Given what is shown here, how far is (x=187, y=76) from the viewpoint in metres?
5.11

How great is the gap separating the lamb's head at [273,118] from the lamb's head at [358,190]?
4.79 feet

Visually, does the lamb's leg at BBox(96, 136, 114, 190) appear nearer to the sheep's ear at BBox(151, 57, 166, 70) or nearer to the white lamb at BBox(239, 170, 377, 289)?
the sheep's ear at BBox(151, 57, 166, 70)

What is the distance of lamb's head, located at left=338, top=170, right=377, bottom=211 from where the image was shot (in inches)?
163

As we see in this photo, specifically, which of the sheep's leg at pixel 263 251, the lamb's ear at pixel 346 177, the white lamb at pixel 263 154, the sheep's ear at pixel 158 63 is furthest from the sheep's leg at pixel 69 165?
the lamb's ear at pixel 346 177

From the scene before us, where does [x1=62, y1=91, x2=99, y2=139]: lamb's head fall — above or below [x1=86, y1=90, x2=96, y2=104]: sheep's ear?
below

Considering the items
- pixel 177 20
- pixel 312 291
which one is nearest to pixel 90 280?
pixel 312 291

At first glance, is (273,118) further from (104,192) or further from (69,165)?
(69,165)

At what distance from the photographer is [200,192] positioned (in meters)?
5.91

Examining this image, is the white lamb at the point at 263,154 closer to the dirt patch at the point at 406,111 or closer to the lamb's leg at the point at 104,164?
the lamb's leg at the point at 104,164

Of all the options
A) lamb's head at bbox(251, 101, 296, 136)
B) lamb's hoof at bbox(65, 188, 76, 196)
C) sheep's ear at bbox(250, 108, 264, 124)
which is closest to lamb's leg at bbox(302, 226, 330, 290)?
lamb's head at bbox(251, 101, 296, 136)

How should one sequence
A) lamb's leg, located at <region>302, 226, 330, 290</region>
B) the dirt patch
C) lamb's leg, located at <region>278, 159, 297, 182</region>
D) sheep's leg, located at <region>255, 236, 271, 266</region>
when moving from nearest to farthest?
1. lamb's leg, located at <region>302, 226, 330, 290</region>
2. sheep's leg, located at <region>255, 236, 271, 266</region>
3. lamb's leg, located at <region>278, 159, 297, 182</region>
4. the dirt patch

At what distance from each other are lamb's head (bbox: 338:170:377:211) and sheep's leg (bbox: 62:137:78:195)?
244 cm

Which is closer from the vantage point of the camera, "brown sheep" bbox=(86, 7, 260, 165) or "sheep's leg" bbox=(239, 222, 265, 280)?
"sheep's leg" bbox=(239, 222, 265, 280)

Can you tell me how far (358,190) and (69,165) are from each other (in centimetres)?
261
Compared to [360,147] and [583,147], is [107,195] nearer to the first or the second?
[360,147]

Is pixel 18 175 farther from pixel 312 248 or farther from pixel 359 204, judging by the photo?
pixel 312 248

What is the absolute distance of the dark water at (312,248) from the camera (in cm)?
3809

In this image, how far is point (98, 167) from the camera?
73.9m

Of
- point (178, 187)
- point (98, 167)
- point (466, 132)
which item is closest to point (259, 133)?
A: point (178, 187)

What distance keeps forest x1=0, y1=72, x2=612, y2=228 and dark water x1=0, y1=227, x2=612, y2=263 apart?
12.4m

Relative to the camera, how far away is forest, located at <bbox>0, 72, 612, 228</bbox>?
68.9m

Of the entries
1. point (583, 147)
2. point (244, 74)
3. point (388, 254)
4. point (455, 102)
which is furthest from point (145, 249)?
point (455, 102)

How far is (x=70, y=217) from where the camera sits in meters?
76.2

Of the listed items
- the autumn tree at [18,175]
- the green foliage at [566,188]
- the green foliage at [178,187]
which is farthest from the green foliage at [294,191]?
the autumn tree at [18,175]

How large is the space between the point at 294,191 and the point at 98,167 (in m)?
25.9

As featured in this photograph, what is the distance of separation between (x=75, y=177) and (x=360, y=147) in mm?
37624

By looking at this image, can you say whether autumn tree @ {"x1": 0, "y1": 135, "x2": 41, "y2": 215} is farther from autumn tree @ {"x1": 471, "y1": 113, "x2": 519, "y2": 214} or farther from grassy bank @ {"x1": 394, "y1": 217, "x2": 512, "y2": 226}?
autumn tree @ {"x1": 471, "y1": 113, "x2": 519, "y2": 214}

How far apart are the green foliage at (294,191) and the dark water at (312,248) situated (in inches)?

==================================================

* GIVEN EXERCISE
Take the line that contains "Is pixel 18" and every line after it through the end of the listing above, and repeat them exactly.

* THE COMPLETED TASK
Is pixel 18 175 farther from pixel 312 248 or farther from pixel 359 204, judging by the photo?
pixel 312 248

What is the absolute distance of the dark water at (312,248) from the camera (in cm)?
3809

In this image, how far is point (98, 167) from the camera?
73.9m

Of
- point (178, 187)
- point (98, 167)
- point (466, 132)
which item is closest to point (259, 133)?
A: point (178, 187)

What distance keeps forest x1=0, y1=72, x2=612, y2=228 and dark water x1=0, y1=227, x2=612, y2=263 apart?
12.4m

Relative to the camera, how far away is forest, located at <bbox>0, 72, 612, 228</bbox>?
68.9m

Of the entries
1. point (583, 147)
2. point (244, 74)
3. point (388, 254)
4. point (455, 102)
which is furthest from point (145, 249)?
point (455, 102)

How far is (x=70, y=217) from where the camera sits in meters?
76.2

Of the listed items
- the autumn tree at [18,175]
- the green foliage at [566,188]
- the green foliage at [178,187]
which is farthest from the green foliage at [294,191]?
the autumn tree at [18,175]

How large is the space between the point at 294,191 and the point at 98,167 (in m)?
25.9

As featured in this photograph, what is the distance of separation between (x=75, y=177) and (x=360, y=147) in mm?
37624

By looking at this image, can you say whether autumn tree @ {"x1": 0, "y1": 135, "x2": 41, "y2": 215} is farther from autumn tree @ {"x1": 471, "y1": 113, "x2": 519, "y2": 214} or farther from grassy bank @ {"x1": 394, "y1": 217, "x2": 512, "y2": 226}?
autumn tree @ {"x1": 471, "y1": 113, "x2": 519, "y2": 214}

How far apart are the green foliage at (294,191) and the dark water at (312,248) situated (in inches)?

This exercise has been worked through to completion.